Most of the nutrients in fruits and vegetables are concentrated just under the skin so try leaving the skin on where possible.
- Hot water with a squeeze of lemon before breakfast will get the metabolism going for the day, helps prevent constipation and is excellent for the skin.
- The best source of vegetable protein is from soya beans or tofu. All legumes provide some protein, so include lentils, lima beans etc into casseroles and soups.
- Though difficult, try not eating 3 hours or more before bed time.
- The brain can take up to 20 minutes to start signaling the feelings of fullness? Once you have eaten, wait 20 minutes before eating again, it is likely that you won’t be hungry anymore!
- Replace fast-food (McDonalds, Burger King, KFC etc) with fast-food (Pasta!) You can prepare a nourishing pasta meal with salad in 15 minutes that will fill you up more than a McDonald’s combo meal will.
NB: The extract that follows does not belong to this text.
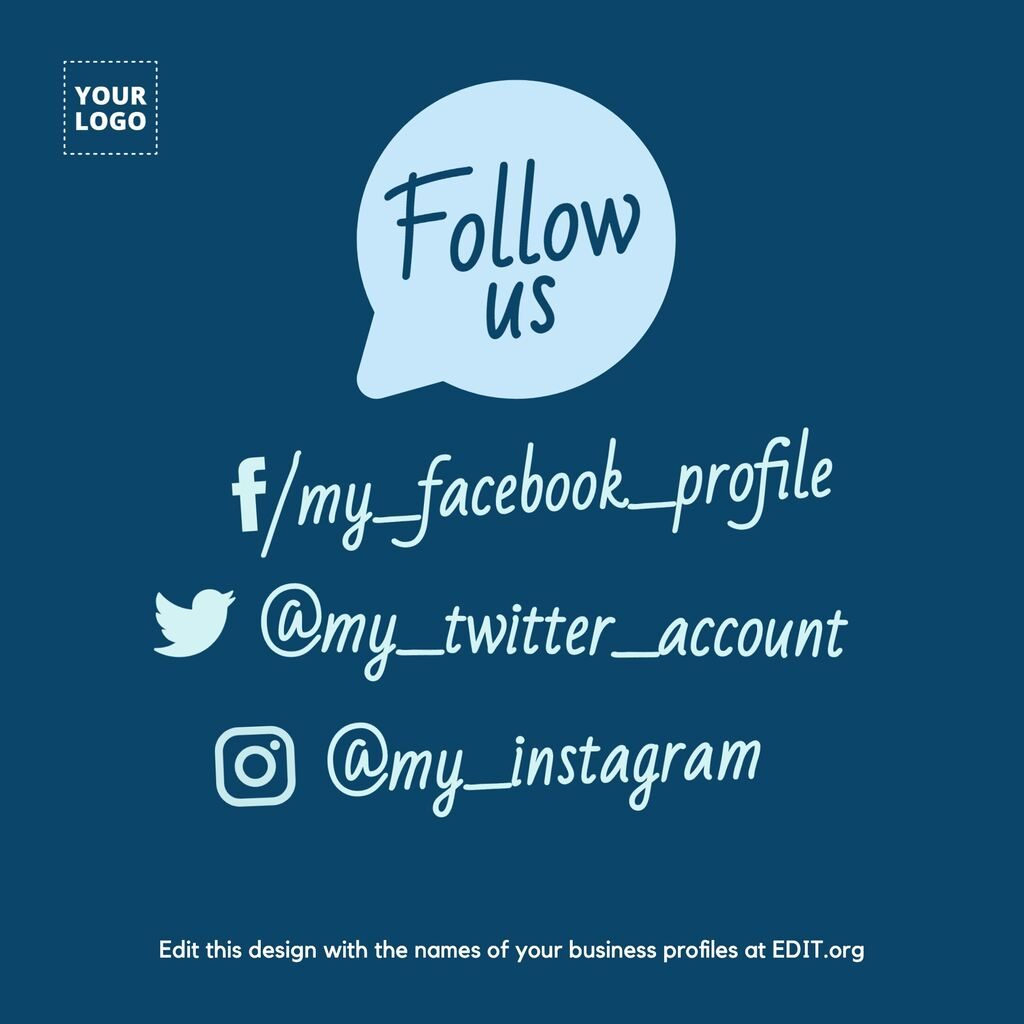 Follow us design to edit and have real followers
You’ll also be doing your budget a favour!
- Start eating 5-6 meals per day (space them out to about one every 3 hours). You are eating more often, but not necessarily more.
- Balance your food choices over time. Not every food has to be "perfect." When eating a food high in fat, salt or sugar, select other foods that are low in these ingredients. If you miss out on any food group one day, make up for it the next. Your food choices over several days should fit together into a healthy pattern.
- Chew sugarless gum or suck on sugarless lollies (Extra drops are perfect for this…and they’re good for your teeth – 2 for 1!). It speeds up the digestive system, burns more calories, and sometimes kills a craving.
- Drinking cool/hot water as opposed to cold water can increase the speed of your metabolism and burn more calories.
- Make casseroles the day before use. Refrigerate and skim fat from the top before re heating.
- Not quite a food tip, but it will help…never shop on an empty stomach! Avoid temptation, when your stomach is empty the temptation may be too much!
- Certain foods such as rice work well with liquids to expand in your stomach which makes you more satisfied
- Most important of all…don’t beat yourself when you have a bad day. Tomorrow is always a new day
Disclaimer
It is important to consult with your doctor before beginning an exercise or weight loss program to ensure that you will get the best results on what you choose to do.